Each pairwise merge is linear in the total number of nodes involved, and we only perform log k rounds of merging. This means every node is touched O(log k) times across the entire process, giving us O(n log k) total work.

The approach also uses O(1) extra space because we rearrange existing linked list nodes in place rather than creating new ones. The dummy node used during each two-list merge is a constant-space trick that simplifies pointer management without allocating memory proportional to the input.

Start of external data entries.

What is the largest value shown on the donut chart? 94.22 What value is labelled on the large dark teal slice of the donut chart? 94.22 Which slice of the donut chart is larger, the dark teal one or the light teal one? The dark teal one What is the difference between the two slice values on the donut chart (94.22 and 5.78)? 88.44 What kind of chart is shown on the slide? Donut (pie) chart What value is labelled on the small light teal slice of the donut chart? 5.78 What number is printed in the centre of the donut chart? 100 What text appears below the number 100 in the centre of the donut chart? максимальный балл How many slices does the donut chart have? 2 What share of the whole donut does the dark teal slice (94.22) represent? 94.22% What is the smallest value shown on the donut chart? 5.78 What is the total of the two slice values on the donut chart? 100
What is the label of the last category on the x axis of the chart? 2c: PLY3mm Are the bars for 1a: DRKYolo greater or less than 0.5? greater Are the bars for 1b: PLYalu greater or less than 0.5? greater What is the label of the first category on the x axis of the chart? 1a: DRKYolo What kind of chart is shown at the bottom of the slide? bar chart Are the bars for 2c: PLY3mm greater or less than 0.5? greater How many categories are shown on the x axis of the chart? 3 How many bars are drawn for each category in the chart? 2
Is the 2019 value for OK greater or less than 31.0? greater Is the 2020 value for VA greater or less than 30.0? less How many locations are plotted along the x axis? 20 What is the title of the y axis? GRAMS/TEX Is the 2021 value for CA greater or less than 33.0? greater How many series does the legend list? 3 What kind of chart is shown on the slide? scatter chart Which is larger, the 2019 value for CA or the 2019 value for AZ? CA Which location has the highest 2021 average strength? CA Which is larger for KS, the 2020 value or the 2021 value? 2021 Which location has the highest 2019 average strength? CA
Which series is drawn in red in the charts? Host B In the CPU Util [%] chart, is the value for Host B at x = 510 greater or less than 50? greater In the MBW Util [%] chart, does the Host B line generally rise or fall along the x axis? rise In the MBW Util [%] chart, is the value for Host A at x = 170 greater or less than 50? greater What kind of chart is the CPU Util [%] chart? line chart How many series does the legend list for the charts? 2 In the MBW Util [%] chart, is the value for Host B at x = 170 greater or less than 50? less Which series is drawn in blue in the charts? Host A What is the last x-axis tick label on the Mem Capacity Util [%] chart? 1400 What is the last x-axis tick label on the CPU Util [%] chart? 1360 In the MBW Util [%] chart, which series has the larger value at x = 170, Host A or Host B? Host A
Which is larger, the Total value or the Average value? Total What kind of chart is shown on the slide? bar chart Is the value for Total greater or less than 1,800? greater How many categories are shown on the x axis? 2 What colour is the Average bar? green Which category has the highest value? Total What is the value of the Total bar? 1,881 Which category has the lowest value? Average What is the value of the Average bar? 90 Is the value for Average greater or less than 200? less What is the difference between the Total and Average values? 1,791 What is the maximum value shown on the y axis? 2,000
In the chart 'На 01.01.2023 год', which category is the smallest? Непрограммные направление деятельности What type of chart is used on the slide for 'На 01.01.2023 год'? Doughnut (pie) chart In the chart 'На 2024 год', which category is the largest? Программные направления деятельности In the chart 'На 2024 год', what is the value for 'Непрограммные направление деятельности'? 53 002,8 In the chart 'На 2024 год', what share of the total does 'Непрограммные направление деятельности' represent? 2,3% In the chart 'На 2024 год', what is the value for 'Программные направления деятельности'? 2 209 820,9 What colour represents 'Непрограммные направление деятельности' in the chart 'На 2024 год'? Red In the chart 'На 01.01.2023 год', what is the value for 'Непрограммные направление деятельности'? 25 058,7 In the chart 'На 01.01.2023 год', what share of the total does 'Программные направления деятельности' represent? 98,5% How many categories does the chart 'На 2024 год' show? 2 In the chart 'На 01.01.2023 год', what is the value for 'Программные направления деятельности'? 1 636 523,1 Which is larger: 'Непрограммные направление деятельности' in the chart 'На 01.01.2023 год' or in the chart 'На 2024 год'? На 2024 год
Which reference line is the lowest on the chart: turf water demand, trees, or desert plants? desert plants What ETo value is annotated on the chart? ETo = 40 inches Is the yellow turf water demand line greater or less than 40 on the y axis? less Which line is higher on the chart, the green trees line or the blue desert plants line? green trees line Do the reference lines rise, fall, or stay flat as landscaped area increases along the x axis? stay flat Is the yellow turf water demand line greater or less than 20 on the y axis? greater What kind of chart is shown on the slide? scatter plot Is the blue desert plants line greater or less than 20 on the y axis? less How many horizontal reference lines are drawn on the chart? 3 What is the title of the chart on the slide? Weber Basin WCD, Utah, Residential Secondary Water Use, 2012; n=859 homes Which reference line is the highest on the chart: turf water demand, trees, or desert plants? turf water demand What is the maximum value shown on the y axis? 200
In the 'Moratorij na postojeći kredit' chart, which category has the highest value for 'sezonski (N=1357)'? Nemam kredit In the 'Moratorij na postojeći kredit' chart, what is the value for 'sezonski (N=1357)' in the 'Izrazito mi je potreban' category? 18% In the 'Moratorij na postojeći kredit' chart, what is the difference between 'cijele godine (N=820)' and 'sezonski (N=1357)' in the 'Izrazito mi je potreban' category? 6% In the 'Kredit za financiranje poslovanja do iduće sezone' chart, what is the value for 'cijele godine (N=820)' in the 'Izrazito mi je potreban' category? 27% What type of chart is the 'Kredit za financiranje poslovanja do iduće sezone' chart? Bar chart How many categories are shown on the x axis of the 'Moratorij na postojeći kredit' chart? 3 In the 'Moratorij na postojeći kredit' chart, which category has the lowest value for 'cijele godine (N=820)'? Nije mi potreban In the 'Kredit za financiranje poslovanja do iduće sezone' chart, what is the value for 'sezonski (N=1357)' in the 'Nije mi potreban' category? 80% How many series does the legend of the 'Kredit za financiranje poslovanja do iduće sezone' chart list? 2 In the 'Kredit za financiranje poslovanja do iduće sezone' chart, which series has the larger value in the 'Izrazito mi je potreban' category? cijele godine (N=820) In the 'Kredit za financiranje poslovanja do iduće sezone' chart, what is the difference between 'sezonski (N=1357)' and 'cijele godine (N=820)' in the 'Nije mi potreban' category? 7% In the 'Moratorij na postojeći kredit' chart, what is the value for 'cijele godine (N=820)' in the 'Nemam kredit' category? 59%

This divide-and-conquer structure naturally avoids the redundant comparisons that plague the linear scan approach. Instead of comparing against k candidates at every step, each merge operation only compares two candidates at a time, and the hierarchical pairing ensures we converge quickly.

Step-by-step algorithm

  1. Check if the input lists array is non-empty. If it is empty, return None.
  2. Initialize a variable step to 1. This controls which pairs of lists get merged in the current round.
  3. While step is less than the length of lists, perform pairwise merging:
    • Iterate through indices from 0 to len(lists) - step, incrementing by step * 2.
    • For each index i, merge the list at position i with the list at position i + step using the merge_2_lists helper.
    • Store the merged result back at position i.
  4. After completing one full pass of pairwise merges, double the step value.
  5. Once the loop finishes, the fully merged list is stored at lists[0]. Return it.
  6. The merge_2_lists helper creates a dummy node to anchor the merged result.
  7. A pointer prev starts at the dummy node and tracks where to attach the next node.
  8. While both input heads are non-null, compare their values. Attach the smaller node to prev.next, advance that input head, and move prev forward.
  9. When one list is exhausted, attach the remainder of the other list to prev.next.
  10. Return dummy.next as the head of the merged list.
1 / 8

Python implementation

Code for Merge K Sorted Lists

Time complexity

Let n be the total number of nodes across all k linked lists. The divide and conquer approach merges lists in log k rounds. During each round, every node is visited exactly once across all the pairwise merges happening in that round, contributing O(n) work per round. Therefore, the overall time complexity is O(n log k).

Space complexity

The space complexity is O(1) in terms of auxiliary memory. The algorithm rearranges existing linked list nodes by updating their next pointers rather than allocating new nodes proportional to the input size. The only extra allocations are the dummy nodes created during each pairwise merge, which are constant-size and discarded after each merge completes. There is no recursion stack involved since the implementation uses an iterative loop.

Edge cases

  • Empty input array (lists = []): No lists to merge, so the function returns None. This must be handled before accessing lists[0].
  • Array containing a single empty list (lists = [[]]): The single list head is None, so the function returns None directly without entering the merge loop.
  • All lists contain a single element with the same value: The merge should preserve all duplicates and produce a flat list of repeated values, verifying that equal comparisons do not drop nodes.
  • One very long list and several empty lists: The algorithm should efficiently skip empty lists during pairwise merging and return the long list without unnecessary traversals.

Common pitfalls

  • Forgetting to handle the empty lists array: Accessing lists[0] without checking whether the array is empty causes an index error.
  • Not using a dummy node in the two-list merge: Without a dummy node, you need special-case logic to determine the head of the merged list, which leads to messy and error-prone code.
  • Mutating list pointers incorrectly: Since we are rearranging existing nodes, forgetting to update prev after attaching a node causes nodes to be lost or creates cycles.
  • Confusing the step-based iteration bounds: The inner loop range range(0, len(lists) - step, step * 2) is critical. Getting this wrong can cause out-of-bounds access or missed merges.
  • Assuming all lists are non-empty: Any list in the input can be None (empty), and the merge_2_lists function must handle this gracefully by returning the other list.